Her four-year stint in active duty serving with the signal corps included five or six months in the Gulf War, but Knight said she was relatively far from the front lines in a military communications role.

It was while working with others in the Army that Knight said she realized her teaching abilities and decided to change careers.

After serving as an Army reservist, Knight left the military with the rank of captain.

She said she moved to the Mountain State after meeting her husband, Scott, “a West Virginia boy.”

Knight went on to attend West Virginia State College and Marshall University and began her teaching career in Kanawha County about 16 years ago. 

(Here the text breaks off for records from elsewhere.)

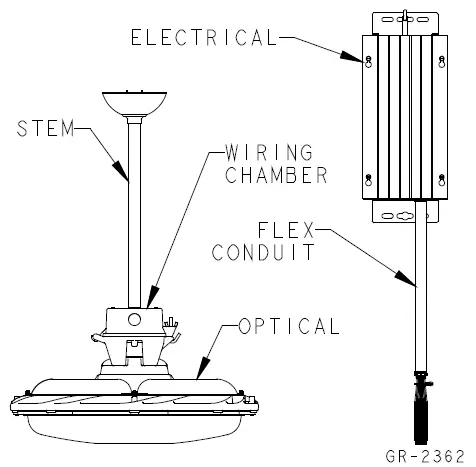 ELECTRICAL

STEM

WIRING CHAMBER

FLEX CONDUIT

OPTICAL

GR-2362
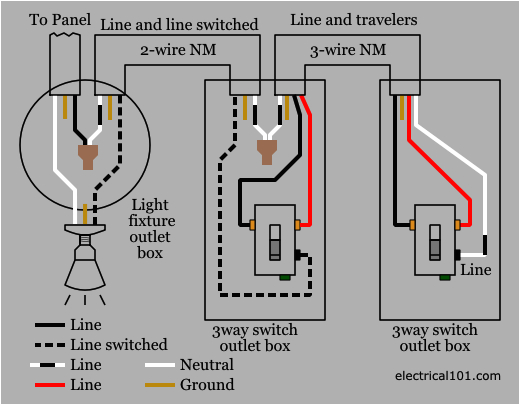 To Panel

Line and line switched

2-wire NM

Line and travelers

3-wire NM

Light fixture outlet box

Line

3way switch outlet box

3way switch outlet box

Line
Line switched
Line
Line
Neutral
Ground

electrical101.com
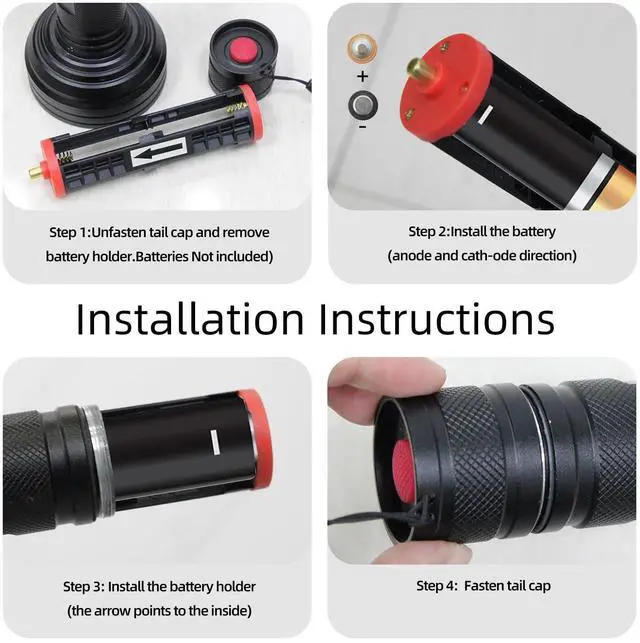 Step 1:Unfasten tail cap and remove battery holder.Batteries Not included)

+

-

Step 2:Install the battery (anode and cath-ode direction)

Installation Instructions

Step 3: Install the battery holder (the arrow points to the inside)

Step 4: Fasten tail cap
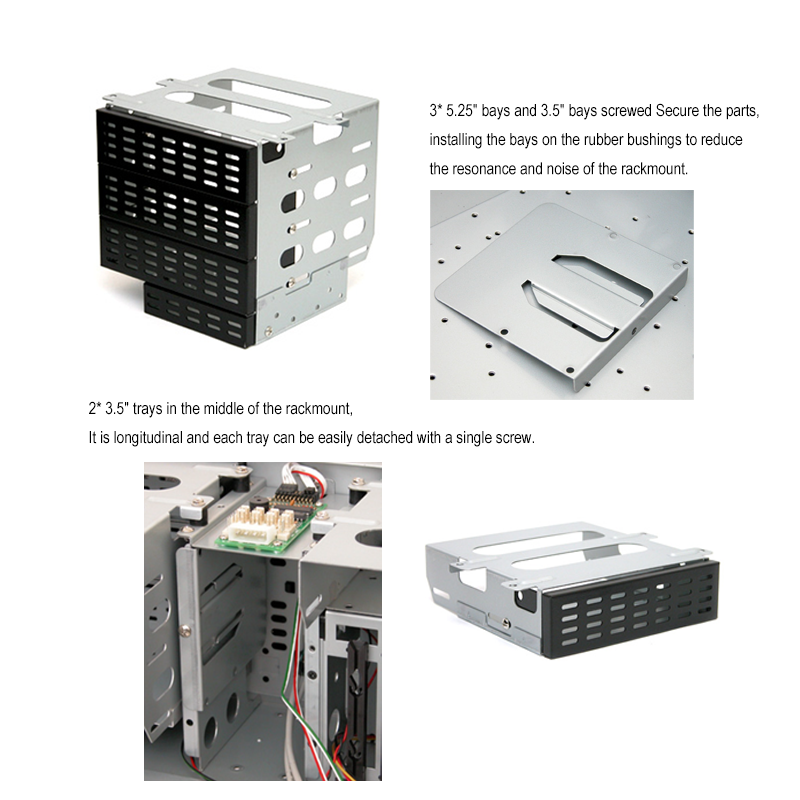 3* 5.25" bays and 3.5" bays screwed Secure the parts, installing the bays on the rubber bushings to reduce the resonance and noise of the rackmount.

2* 3.5" trays in the middle of the rackmount,
It is longitudinal and each tray can be easily detached with a single screw.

There, she taught English, but always liked math, Knight said.

Knight said the couple moved to Berkeley County after her husband landed a job at the U.S. Fish & Wildlife Service near Shepherdstown, W.Va.

The move ultimately led Knight to her job teaching math for Berkeley County Schools, where she has taught for eight years.

In recognizing Knight, the state math teacher council saluted Knight for her contributions at the state and local level.

“Always extremely articulate, Jeremy demonstrated an understanding of both the content standards and the practice standards as she shared with teachers creative ideas and pedagogical methodologies that will be essential in effectively teaching these new standards,” the council said in a news release on the organization’s website.

“Her life experiences have provided her with a plethora of ideas to ignite the curiosity of students and encourage their continued interest in mathematics.”

Knight, who was a finalist for Berkeley County Teacher of the Year for 2010-11, received her National Board Certification in math in 2011.

“I don’t think I’ll ever go back (to English),” Knight said.